Bridging veteran says no to APR

Bridging veteran says no to APR


Recent debates concerning transparent charging structures for bridging loans have flagged the Annual Percentage Rate (APR) charged by lenders as a suitable way of comparing the cost of loans.

This suggestion has ruffled the feathers of many a bridging professional who believes that APR is a misplaced concept within the short term market; many are of the opinion that a niche sector, such as bridging, would not benefit from applying methods adopted by the mainstream market.

Offering a colourful insight into the APR debate, bridging finance expert, Sidney Cohen, speaks to B&C…

Oh Crikey!

We’re not heading down this dead end road again, are we?

Let me ask you a simple question - what can be ‘fair’ in being forced to quote a rate for a bridging loan that no borrower, nor 75 per cent of the finance industry, understands?

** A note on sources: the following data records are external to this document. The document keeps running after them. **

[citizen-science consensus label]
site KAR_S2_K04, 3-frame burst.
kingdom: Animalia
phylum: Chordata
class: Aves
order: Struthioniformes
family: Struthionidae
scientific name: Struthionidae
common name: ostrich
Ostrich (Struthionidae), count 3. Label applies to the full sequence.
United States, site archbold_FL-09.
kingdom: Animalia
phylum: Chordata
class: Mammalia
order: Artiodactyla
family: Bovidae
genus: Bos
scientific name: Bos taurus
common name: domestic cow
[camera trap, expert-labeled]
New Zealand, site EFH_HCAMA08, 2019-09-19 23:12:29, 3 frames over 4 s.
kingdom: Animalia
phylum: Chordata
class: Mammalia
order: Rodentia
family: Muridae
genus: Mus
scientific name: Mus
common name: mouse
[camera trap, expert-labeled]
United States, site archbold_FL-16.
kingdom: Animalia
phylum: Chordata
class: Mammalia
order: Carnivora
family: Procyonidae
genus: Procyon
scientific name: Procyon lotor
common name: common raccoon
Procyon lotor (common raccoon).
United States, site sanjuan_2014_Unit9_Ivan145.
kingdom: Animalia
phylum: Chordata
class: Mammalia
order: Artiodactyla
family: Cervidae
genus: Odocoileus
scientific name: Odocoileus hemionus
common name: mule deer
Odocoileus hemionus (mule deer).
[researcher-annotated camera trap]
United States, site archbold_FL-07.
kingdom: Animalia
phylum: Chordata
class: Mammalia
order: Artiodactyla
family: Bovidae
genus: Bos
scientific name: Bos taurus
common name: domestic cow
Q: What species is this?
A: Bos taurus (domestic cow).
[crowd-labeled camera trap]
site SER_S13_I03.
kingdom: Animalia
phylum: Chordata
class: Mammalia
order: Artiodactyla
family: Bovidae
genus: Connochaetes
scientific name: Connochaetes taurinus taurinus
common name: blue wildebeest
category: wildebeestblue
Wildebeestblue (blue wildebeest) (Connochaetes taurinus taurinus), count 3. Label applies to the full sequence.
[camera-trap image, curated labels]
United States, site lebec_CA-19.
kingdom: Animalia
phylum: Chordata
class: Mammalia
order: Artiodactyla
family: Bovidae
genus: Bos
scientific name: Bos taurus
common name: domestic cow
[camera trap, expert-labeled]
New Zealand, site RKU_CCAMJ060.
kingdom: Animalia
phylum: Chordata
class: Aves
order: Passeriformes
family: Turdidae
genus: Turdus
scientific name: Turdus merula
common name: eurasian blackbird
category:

If you don’t believe me, then carry out this simple test; go to your local high street and ask 100 people the very simple question - Do you know and can you explain the meaning of APR and how it affects your loan?

If you find one in a 100 then you have performed a magic feat! That in itself should be sufficient to prove that quoting an APR is pointless. In fact, APR is worse than pointless, it is confusing, misleading and impossible for the average borrower (and I could add financial adviser) to understand.

I have been dealing with APRs since they were first introduced along with the Consumer Credit Act (CCA) in 1974. If you want me to be frank, I can tell you the one plus point about the APR is that because it is so misunderstood it is easy for the borrower to be unable to follow the true cost of the facility being offered.

[Sidney offers the below example…]

A borrower was once quoted an APR for a ten year term loan, and upon drawing his breath, he said, "Oh, that’s dearer that I expected!” 

It is often the case that a borrower fails to understand that they are able to obtain a lower APR by taking their loan out over 15 or 20 years – the real rate has not changed at all, but the longer the term, the lower the APR.

So, I would suggest that we do not get carried away with the idea of switching to a method of quoting the rate.

APR is little more than mumbo-jumbo to the vast majority of the population, but if things must change let’s be certain that we make it clearer and not more complex.

All in all, I do not think that APR is a fair way to quote for bridging. The most important aspect of pricing any loan is to set it out in a simple format and avoid gobbledegook.